La situazione è decisamente delicata: il turismo è un settore strategico per il Paese e vale circa il 13 per cento del prodotto interno lordo (incluso l’indotto) impiegando circa 4,2 milioni di posti di lavoro. Federturismo stima una perdita del giro d’affari da 7,5 miliardi di euro solo nel prossimo trimestre. Ma avverte che il dato è in evoluzione come le denunce di sforbiciate ai lavoratori che si stanno allargando in tutta Italia. Per il presidente di Federalberghi, Bernabò Boccia ha chiesto “alle istituzioni, a tutti i livelli, quindi non solo allo Stato, ma anche alle Regioni e ai comuni, di adottare con urgenza ogni misura utile a garantire liquidità alle aziende e salvaguardare i posti di lavoro, per evitare il tracollo di un settore strategico, in cui operano oltre 300.000 imprese, che offrono lavoro a 1,5 milioni di persone”.

Intanto le imprese stanno già avviando i tagli sui lavoratori. Oltre a Milano, a Pisa l’imprenditore Antonio Veronese ha annunciato che licenzierà 21 dei suoi 25 dipendenti. “In città non ci sono più turisti e questo si ripercuote sulle attività commerciali – ha spiegato -. È dura per me licenziare così tante persone, sapendo che tra di loro c’è chi ha mutui da pagare o famiglie da mantenere. Eppure è una realtà comune a molte aziende”.

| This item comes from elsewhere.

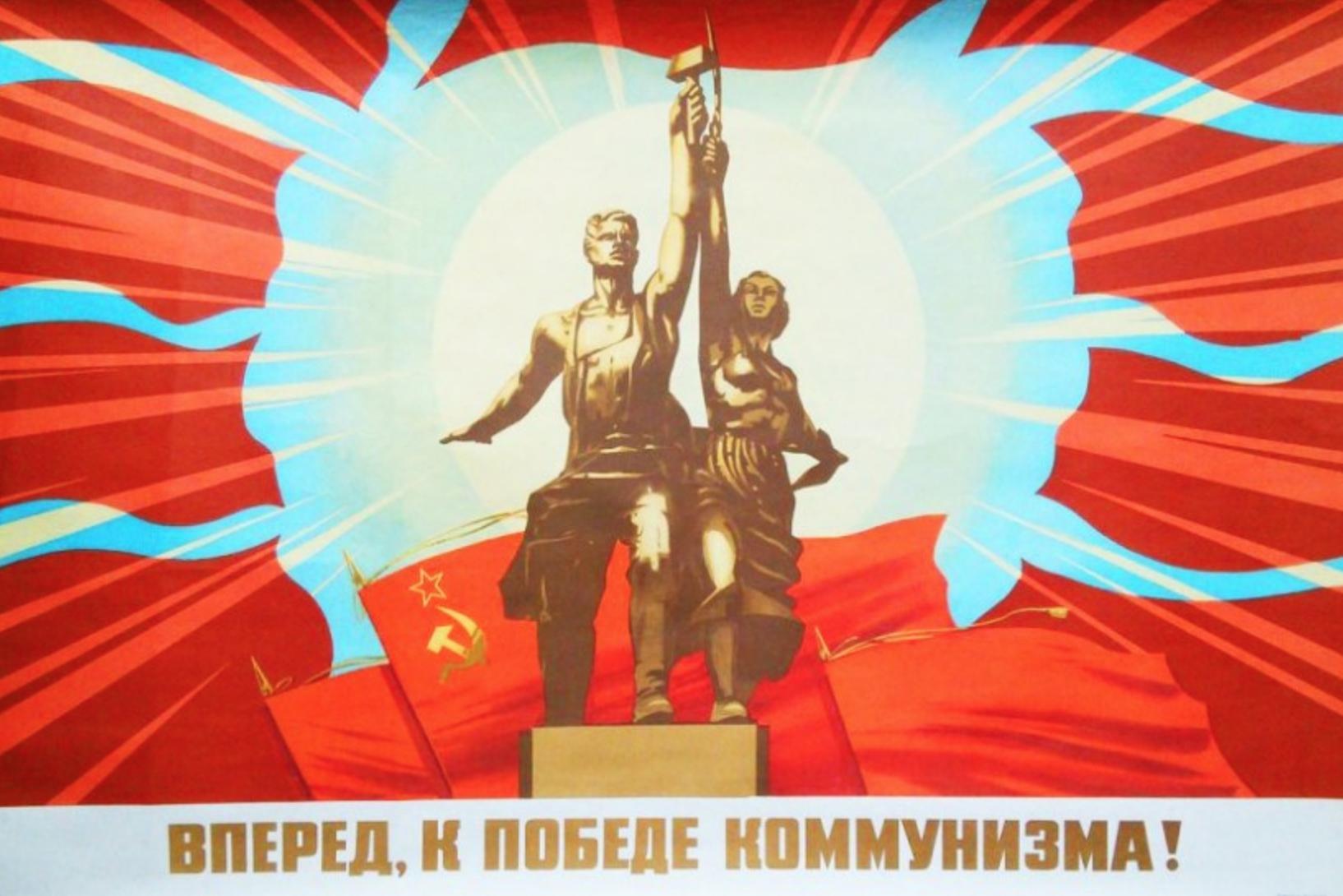 Коммунисты снова победили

In Veneto gli albergatori temono salti l’intera stagione, come rileva la Fisascat Cisl. Con tutte le conseguenze del caso sul mondo del lavoro. In Sicilia si registra il caso dimensionalmente più grave: la procedura di licenziamento collettivo per 898 persone messa in atto dalla Eurostal Hotel. Per il segretario generale Fisascat Cisl Sicilia, Mimma Calabrò, non sarà un caso isolato. Per questo, secondo la sindacalista, il governo deve valutare il da farsi nel settore turistico non solo nella zona rossa, ma in tutta Italia.